Tokens & Embeddings
An LLM begins with token IDs. An embedding matrix $E \in \mathbb{R}^{|V| \times d}$ maps each token ID to a vector in $\mathbb{R}^d$. The model does not see words directly; it sees rows of this matrix.
import numpy as np
vocab_size, d_model = 8, 4
token_ids = np.array([2, 5, 1])
E = np.arange(vocab_size * d_model).reshape(vocab_size, d_model) / 10
X = E[token_ids]
print("Embedding shape:", X.shape)
print(X)
Scaled Dot-Product Attention
Attention compares queries to keys using dot products. If $Q,K,V \in \mathbb{R}^{T \times d_k}$, then $QK^\top \in \mathbb{R}^{T \times T}$ contains every token-to-token compatibility score.
flowchart LR
X["Token embeddings X"] --> Q["Q = X Wq"]
X --> K["K = X Wk"]
X --> V["V = X Wv"]
Q --> S["QK transpose / sqrt(dk)"]
K --> S
S --> P["softmax scores"]
V --> O["P V"]
import numpy as np
np.random.seed(7)
T, d_model, d_k = 4, 6, 3
X = np.random.randn(T, d_model)
Wq, Wk, Wv = [np.random.randn(d_model, d_k) for _ in range(3)]
Q, K, V = X @ Wq, X @ Wk, X @ Wv
scores = (Q @ K.T) / np.sqrt(d_k)
weights = np.exp(scores - scores.max(axis=-1, keepdims=True))
weights = weights / weights.sum(axis=-1, keepdims=True)
out = weights @ V
print("scores:", scores.shape, "output:", out.shape)
Causal Masking
Autoregressive models must not attend to future tokens. A causal mask sets future logits to a very negative value before softmax, making their probability nearly zero.
import numpy as np
T = 5
logits = np.arange(T * T, dtype=float).reshape(T, T)

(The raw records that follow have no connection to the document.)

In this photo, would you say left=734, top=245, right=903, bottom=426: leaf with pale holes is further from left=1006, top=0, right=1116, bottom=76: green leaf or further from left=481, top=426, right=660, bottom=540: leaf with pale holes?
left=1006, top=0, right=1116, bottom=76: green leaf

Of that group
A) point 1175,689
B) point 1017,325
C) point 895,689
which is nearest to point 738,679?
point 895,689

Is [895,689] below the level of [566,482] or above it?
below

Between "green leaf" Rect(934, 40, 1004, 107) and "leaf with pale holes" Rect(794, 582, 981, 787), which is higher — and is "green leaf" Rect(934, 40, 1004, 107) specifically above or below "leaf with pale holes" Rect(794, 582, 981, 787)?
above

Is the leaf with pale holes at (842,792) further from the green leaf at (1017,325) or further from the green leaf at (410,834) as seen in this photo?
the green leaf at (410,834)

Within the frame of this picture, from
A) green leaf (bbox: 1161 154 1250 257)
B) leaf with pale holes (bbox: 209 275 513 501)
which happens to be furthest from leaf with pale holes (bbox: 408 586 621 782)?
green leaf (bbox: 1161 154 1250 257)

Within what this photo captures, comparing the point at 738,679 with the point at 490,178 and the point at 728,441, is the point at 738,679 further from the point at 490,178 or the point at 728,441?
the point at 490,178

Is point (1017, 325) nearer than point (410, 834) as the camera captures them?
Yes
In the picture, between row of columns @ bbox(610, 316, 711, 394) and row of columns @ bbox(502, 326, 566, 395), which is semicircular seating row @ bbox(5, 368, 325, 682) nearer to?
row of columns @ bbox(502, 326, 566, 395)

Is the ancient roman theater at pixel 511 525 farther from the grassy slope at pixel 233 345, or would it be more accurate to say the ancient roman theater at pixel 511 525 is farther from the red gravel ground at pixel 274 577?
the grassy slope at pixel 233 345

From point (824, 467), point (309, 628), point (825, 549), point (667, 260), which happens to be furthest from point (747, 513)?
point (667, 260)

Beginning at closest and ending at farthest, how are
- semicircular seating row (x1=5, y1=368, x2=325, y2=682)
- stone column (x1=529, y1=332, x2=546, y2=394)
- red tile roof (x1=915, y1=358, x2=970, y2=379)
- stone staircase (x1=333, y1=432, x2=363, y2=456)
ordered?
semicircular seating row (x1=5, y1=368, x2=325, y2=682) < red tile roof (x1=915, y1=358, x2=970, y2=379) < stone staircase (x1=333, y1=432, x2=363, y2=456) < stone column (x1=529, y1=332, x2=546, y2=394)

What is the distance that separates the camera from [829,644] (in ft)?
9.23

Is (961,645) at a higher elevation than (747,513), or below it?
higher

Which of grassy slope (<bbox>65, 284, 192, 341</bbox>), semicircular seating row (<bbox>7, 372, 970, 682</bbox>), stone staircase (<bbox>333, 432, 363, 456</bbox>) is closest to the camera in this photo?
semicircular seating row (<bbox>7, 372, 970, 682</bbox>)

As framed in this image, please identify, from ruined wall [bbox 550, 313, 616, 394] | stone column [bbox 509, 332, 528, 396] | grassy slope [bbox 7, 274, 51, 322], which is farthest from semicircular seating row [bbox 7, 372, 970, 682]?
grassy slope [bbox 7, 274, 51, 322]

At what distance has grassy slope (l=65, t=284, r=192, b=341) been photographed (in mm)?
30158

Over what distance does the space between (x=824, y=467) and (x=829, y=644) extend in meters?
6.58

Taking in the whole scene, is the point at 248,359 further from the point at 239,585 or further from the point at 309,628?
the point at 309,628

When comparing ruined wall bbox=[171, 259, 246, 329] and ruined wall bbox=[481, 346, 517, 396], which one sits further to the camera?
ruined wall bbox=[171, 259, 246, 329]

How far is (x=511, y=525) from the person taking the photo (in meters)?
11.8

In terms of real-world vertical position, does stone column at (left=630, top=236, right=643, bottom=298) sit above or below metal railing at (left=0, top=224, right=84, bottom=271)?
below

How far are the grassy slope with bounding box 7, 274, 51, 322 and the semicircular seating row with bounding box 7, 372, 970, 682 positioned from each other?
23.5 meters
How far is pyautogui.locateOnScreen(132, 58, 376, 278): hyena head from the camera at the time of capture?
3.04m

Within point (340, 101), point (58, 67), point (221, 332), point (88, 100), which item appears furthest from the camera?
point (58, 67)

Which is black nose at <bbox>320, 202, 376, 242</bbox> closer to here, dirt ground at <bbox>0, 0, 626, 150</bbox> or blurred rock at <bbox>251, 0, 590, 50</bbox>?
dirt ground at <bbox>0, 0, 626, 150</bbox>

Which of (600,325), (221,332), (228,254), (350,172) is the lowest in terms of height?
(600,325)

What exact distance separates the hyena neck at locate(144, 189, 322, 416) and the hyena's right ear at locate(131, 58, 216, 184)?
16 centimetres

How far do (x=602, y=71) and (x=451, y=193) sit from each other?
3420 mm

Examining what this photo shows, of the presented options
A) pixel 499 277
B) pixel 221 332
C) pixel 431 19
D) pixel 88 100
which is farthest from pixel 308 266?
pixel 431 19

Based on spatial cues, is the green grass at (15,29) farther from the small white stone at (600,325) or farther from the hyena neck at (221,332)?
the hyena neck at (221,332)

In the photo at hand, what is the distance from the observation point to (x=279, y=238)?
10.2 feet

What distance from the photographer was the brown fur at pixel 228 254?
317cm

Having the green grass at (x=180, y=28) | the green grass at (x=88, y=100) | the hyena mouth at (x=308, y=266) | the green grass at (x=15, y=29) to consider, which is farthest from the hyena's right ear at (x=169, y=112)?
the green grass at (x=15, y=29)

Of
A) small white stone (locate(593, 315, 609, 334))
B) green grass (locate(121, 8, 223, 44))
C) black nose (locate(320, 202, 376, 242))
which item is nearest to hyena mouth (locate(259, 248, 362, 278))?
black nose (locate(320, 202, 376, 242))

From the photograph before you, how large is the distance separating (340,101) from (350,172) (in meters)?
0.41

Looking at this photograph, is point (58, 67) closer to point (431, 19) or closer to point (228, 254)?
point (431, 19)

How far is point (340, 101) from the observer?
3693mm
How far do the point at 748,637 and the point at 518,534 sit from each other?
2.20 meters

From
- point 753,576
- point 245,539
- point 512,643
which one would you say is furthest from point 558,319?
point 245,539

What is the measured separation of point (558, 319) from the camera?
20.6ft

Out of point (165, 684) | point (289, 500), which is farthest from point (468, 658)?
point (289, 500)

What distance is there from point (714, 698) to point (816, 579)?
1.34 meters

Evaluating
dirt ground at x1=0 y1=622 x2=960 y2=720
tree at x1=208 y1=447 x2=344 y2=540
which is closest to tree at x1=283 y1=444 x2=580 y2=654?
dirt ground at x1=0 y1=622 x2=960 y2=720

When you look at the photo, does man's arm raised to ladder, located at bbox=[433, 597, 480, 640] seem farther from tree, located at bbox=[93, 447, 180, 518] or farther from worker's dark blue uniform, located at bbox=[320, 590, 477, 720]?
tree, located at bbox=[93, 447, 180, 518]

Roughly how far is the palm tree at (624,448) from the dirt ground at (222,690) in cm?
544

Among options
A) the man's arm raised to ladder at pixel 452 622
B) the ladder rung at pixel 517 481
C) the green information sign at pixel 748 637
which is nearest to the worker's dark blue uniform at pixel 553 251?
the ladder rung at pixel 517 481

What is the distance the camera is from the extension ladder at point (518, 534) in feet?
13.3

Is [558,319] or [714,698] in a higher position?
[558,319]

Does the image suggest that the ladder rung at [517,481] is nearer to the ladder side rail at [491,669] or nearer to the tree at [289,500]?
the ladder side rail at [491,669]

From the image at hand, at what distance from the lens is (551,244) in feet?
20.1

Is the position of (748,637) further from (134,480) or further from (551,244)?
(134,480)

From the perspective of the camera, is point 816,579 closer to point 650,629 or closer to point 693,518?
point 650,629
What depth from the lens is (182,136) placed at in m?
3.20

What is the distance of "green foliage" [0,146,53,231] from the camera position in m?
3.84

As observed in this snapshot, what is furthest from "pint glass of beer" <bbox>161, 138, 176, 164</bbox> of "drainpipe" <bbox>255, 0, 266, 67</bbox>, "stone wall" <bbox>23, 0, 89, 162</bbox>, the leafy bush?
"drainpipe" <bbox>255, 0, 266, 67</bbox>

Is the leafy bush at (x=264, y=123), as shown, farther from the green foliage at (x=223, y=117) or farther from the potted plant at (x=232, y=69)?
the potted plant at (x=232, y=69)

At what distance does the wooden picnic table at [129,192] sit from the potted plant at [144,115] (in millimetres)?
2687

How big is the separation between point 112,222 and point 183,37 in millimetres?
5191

mask = np.triu(np.ones((T, T)), k=1).astype(bool)
masked_logits = logits.copy()
masked_logits[mask] = -1e9
print(masked_logits)
Residuals & Layer Norm
Residual connections preserve a direct path for information and gradients: $x_{l+1}=x_l+F(x_l)$. Layer normalization stabilizes each token representation by normalizing across hidden dimensions.
$$\text{LayerNorm}(x)=\gamma\frac{x-\mu}{\sqrt{\sigma^2+\epsilon}}+\beta$$
Decoding & Sampling
The final hidden state is projected to vocabulary logits. Temperature rescales logits: $p_i=\text{softmax}(z_i/\tau)$. Lower $\tau$ sharpens the distribution; higher $\tau$ makes sampling more exploratory.
KV Cache Complexity
Without caching, every generated token recomputes keys and values for all previous tokens. A KV cache stores previous $K,V$ tensors so generation only computes the new token's query and appends one new key/value pair.